Pendant tout ce temps, je vois le dessin que j’ai fait il y a quelques mois sur un papier raide. Il est là, à droite de l’endroit où je travaille, posé contre le cadre de la fenêtre comme un rappel. J’essaie de retrouver sur sa reproduction esquissée, celle que j’ai sous les mains, les variations d’ombre et de lumière qui donnent son atmosphère à l’original et créent une représentation simple de la profondeur et du volume.
Maintenant, j’imprime pour me donner l’illusion que je produis des images, que quelque chose sort de mes mains, qu’il y a quelque part dans mon cerveau le germe d’un dessin que je me suis débrouillé pour amener sur le papier. Je suis rassuré par ces apparitions de ce que j’ai dessiné. Par ma capacité à les faire revenir encore et encore avec le passage de l’encre, l’essuyage, l’impression de la plaque. À chaque fois que l’image émerge du lange posé sur la presse, je suis soulagé de voir qu’il y a quelque chose, que le papier n’est pas un espace vide, comme mon cerveau semble l’être parfois. J’ôte le lange, retiens ma respiration, soulève doucement le papier de la surface de cuivre et elles sont là. Certains jours, je pourrais presque pleurer de soulagement à la vue des lignes noires qui s’imposent alors que je suis moi-même si près de me sentir vide. Elles proclament qu’elles n’ont pas disparu, qu’elles peuvent être convoquées à chaque fois que j’ai assez de patience et de force physique pour encrer, essuyer et imprimer la plaque.
Les actes nécessaires à l’apparition de mon dessin n’ont rien d’original. Ils sont répétition, habitude et mémoire corporelle de comment se fait une gravure. Chaque matin lorsque j’entre à l’atelier, j’en reviens à cette série de petites actions qui m’absorbent. Elles me trahissent rarement.
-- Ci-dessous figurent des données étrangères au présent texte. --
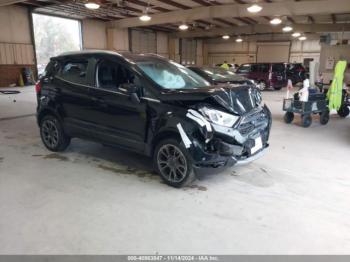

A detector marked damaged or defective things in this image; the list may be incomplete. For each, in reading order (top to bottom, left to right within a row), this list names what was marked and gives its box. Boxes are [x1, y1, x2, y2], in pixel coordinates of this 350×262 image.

crumpled hood [159, 85, 260, 115]
cracked headlight [200, 106, 241, 127]
damaged front bumper [178, 104, 270, 172]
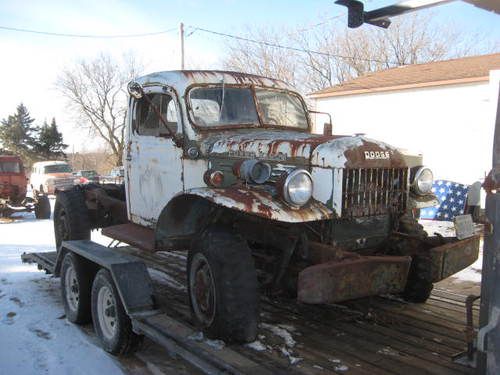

Seul un faux mouvement de la main, un excès d’essuyage ici ou là, ou le fait d’oublier de régler la pression sur le plateau peut conduire à un ratage quelconque mais rien qui ne puisse être arrangé avec un deuxième essai. Je jette une gravure trop pâle, je recommence et, tout en appliquant l’encre sur la plaque, je prends ma respiration et dans cette respiration il y a l’excitation de ce qui va advenir.
Mais à l’atelier un matin, alors que je suis prêt pour un nouveau départ, la peur est là, plus forte que jamais. Que vais-je faire quand j’aurai fini, quand j’aurai imprimé jusqu’à l’irréversible épuisement de l’image, quand les lignes, trop peu profondes pour retenir l’encre, se seront estompées dans le métal ? Je quitte l’atelier pour chercher quelque chose à manger, histoire de chasser l’angoisse. Cela aide parfois bien que j’aie rarement faim ces jours. J’ouvre et ferme les placards de la cuisine mais le sentiment me talonne, alors je vais au salon et regarde des livres. Et puis, tandis que j’en feuillette un, je décide tout à coup de téléphoner à Thea.